I suspect this isn’t possible, unfortunately. Looking at test_hash.py the HashRandomizationTests class and its descendants were added in the commit that introduced this behavior. They test the hashing behavior by modifying the environment and starting a new process with PYTHONHASHSEED explicitly set. You could try to copy that pattern, perhaps.

I also just noticed you said “Every time I run my script, dict contents are iterated in a different order.” – I assume you’re aware of collections.OrderedDict, right? That’s the normal way to get reliable hash iteration.


If you’re willing to set the value in your shell environment, you could also just wrap your python call in a bash script, e.g.

#! /bin/bash
export PYTHONHASHSEED=0

# call your python program here

That avoids needing to manipulate your whole environment, as long as you’re ok with a wrapper script.

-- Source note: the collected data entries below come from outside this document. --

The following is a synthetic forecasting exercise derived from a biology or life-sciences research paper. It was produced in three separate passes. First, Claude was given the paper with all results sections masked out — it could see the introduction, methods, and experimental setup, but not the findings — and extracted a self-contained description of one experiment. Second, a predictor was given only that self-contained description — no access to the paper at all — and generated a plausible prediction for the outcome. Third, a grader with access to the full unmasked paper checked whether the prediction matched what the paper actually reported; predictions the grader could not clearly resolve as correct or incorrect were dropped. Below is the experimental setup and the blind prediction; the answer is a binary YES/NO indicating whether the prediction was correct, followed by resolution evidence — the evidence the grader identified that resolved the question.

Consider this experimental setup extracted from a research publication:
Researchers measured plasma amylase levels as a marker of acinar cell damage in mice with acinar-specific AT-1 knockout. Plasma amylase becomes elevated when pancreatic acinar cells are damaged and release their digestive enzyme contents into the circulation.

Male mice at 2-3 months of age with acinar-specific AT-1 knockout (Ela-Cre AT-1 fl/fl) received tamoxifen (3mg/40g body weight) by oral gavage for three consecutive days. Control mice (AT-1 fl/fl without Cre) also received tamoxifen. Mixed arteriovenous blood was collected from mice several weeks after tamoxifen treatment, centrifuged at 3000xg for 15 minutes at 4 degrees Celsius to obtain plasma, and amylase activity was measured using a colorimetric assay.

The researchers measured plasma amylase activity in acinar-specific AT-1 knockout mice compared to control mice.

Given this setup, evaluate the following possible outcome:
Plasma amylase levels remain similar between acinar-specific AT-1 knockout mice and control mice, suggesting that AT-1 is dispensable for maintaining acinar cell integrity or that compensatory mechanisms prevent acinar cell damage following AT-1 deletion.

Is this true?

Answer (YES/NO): YES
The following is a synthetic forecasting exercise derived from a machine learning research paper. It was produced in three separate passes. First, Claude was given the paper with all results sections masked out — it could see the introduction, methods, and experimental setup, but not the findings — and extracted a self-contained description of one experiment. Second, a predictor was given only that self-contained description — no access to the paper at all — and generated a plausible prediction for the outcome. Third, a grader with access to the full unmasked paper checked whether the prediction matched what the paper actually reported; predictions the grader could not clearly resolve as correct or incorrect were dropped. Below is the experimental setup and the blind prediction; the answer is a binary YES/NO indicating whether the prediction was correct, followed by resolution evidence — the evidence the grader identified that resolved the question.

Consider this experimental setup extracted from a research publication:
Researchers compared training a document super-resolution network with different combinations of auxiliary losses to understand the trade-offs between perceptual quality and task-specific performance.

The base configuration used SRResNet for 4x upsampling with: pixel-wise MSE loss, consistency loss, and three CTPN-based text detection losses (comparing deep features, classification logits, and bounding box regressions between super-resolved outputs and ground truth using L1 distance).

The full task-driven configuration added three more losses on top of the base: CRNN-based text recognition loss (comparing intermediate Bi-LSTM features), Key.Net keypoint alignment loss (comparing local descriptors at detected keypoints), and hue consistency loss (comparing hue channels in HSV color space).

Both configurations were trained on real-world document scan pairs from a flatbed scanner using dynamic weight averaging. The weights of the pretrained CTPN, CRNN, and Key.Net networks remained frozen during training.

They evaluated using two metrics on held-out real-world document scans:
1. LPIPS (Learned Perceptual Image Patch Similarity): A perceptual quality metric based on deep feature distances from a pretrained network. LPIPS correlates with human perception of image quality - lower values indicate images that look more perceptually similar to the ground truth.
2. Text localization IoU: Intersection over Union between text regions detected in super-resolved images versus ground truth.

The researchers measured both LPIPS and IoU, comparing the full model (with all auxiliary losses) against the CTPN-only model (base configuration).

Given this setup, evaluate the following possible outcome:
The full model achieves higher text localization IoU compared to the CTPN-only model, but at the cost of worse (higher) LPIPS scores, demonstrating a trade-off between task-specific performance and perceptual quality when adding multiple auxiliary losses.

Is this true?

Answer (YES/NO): YES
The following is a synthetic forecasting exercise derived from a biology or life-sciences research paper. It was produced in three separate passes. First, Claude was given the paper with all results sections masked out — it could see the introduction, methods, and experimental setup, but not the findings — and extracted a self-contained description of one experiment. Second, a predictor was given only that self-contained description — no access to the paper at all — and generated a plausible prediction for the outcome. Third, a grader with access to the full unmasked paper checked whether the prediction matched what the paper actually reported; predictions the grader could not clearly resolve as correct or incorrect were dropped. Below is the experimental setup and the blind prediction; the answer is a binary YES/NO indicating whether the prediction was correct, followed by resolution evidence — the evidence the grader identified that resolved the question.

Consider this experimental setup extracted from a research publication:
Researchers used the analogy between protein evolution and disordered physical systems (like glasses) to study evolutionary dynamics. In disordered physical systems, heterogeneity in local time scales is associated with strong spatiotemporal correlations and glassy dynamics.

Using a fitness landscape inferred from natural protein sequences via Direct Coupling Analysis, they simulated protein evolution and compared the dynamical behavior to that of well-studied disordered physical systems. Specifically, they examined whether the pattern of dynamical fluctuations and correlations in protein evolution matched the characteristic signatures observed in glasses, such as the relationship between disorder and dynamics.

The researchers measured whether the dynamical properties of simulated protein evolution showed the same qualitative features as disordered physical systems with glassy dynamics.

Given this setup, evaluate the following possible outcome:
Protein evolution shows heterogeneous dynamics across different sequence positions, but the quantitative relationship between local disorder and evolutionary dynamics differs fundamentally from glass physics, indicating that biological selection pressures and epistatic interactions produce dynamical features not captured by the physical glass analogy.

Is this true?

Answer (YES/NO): NO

Or even just pass the value on the command line:

$ PYTHONHASHSEED=0 python YOURSCRIPT.py
Answered By: dimo414

Apart from dictionary order, hash randomisation may also break existing code that uses hash() directly. A workaround that solved the problem for me in this case was to replace

hash(mystring)

with

int(hashlib.sha512(mystring).hexdigest(), 16)

For Python 3, a conversion like mystring.encode('utf-8') will be needed for standard strings. (I was working with byte strings.)

Note that the range of numbers and whether negative numbers are included are different. The latter code gives a much bigger range of numbers and hash collisions are extremely unlikely.

To reproduce the same 64-bit range as hash(), one could reduce the number of hexadecimal digits to 16 (4 bits per digit) and shift the result to start at the smallest negative 64-bit number:

int(hashlib.sha256(mystring).hexdigest()[:16], 16)-2**63

Alternatively, one can take 8 bytes and use int.from_bytes:

int.from_bytes(hashlib.sha256(mystring).digest()[:8], byteorder='big', signed=True)

Answered By: Joachim Wagner

Maybe the only/cleanest way is to prepend this to the beginning of your program:

import os
import sys
hashseed = os.getenv('PYTHONHASHSEED')
if not hashseed:
    os.environ['PYTHONHASHSEED'] = '0'
    os.execv(sys.executable, [sys.executable] + sys.argv)

[the rest of your program]

If PYTHONHASHSEED is missing, it will set it to zero and replace the current program with a new, supplying the same set of arguments.
According to os.execv:

These functions all execute a new program, replacing the current
process; they do not return. On Unix, the new executable is loaded
into the current process, and will have the same process id as the
caller. Errors will be reported as OSError exceptions.

The current process is replaced immediately. Open file objects and
descriptors are not flushed, so if there may be data buffered on these
open files, you should flush them using sys.stdout.flush() or
os.fsync() before calling an exec* function.